> [INSTRUCTIONS FOR THE TASK] Only the pictures are dropped. Restate each line below word for word.

+++ INFORMATION SUPPLIED +++

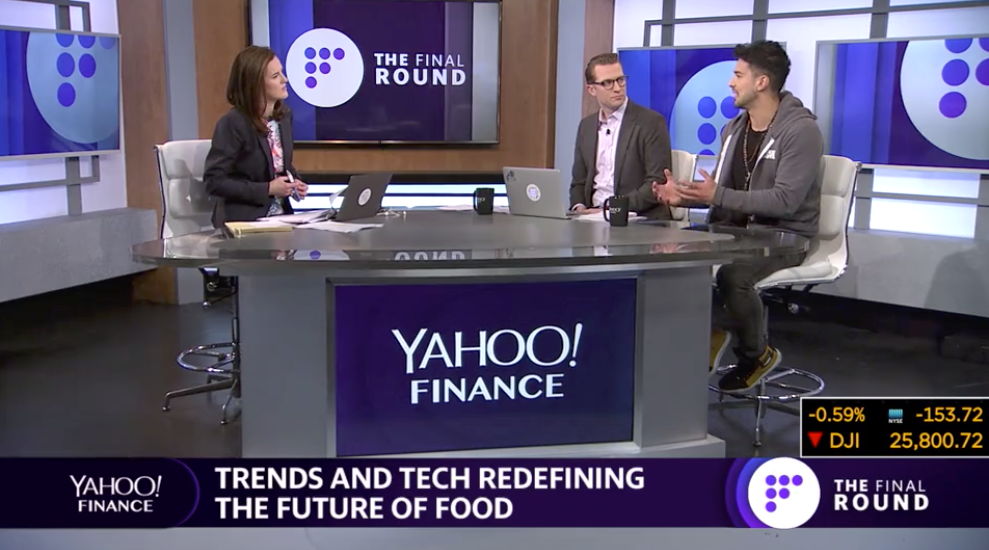 Alejandro Velez, co-founder of Back to the Roots on Yahoo! Finance's Final Round TV show.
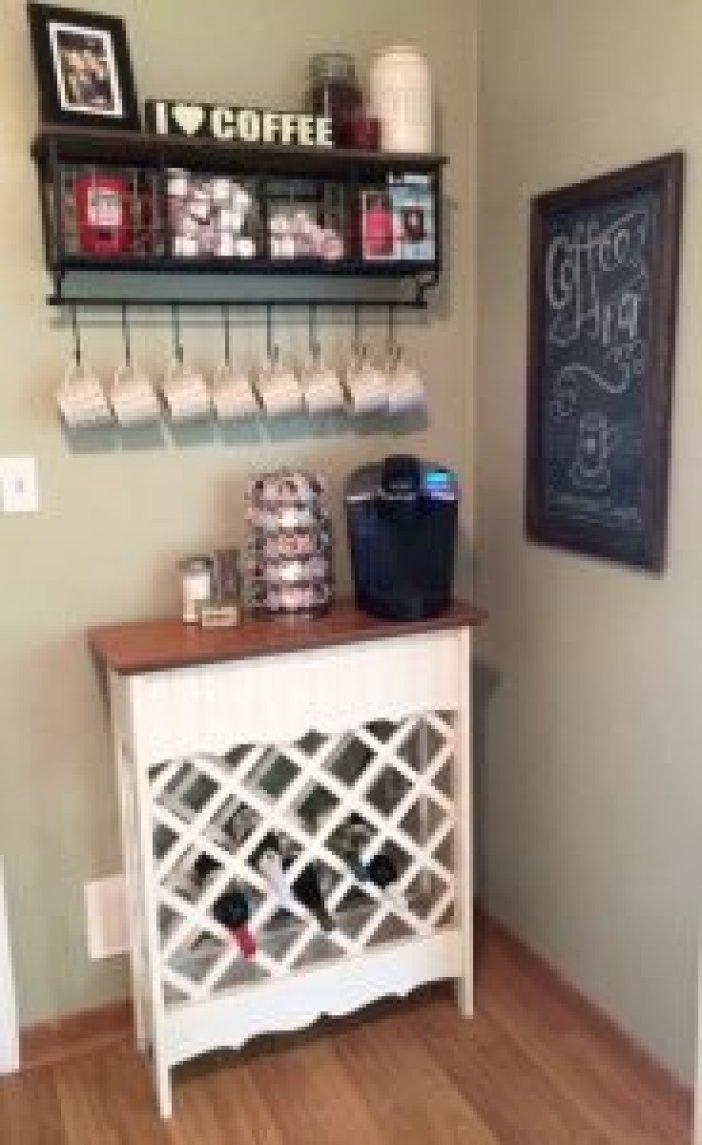 Unbelievable kitchen coffee bar #coffeestationideas #homecoffeestation #coffeebar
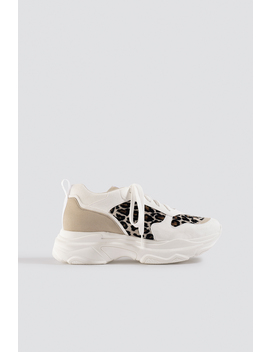 Leopard Chunky Trainers White by Na Kd Shoes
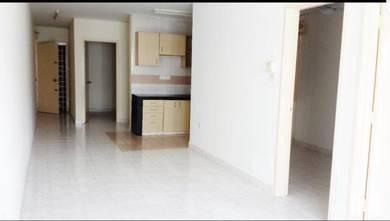 WOW MURAH - Flora Damansara Blok D ada kitchen cabinet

+++

> [SOLUTION]
 Alejandro Velez, co-founder of Back to the Roots on Yahoo! Finance's Final Round TV show.
 Unbelievable kitchen coffee bar #coffeestationideas #homecoffeestation #coffeebar
 Leopard Chunky Trainers White by Na Kd Shoes
 WOW MURAH - Flora Damansara Blok D ada kitchen cabinet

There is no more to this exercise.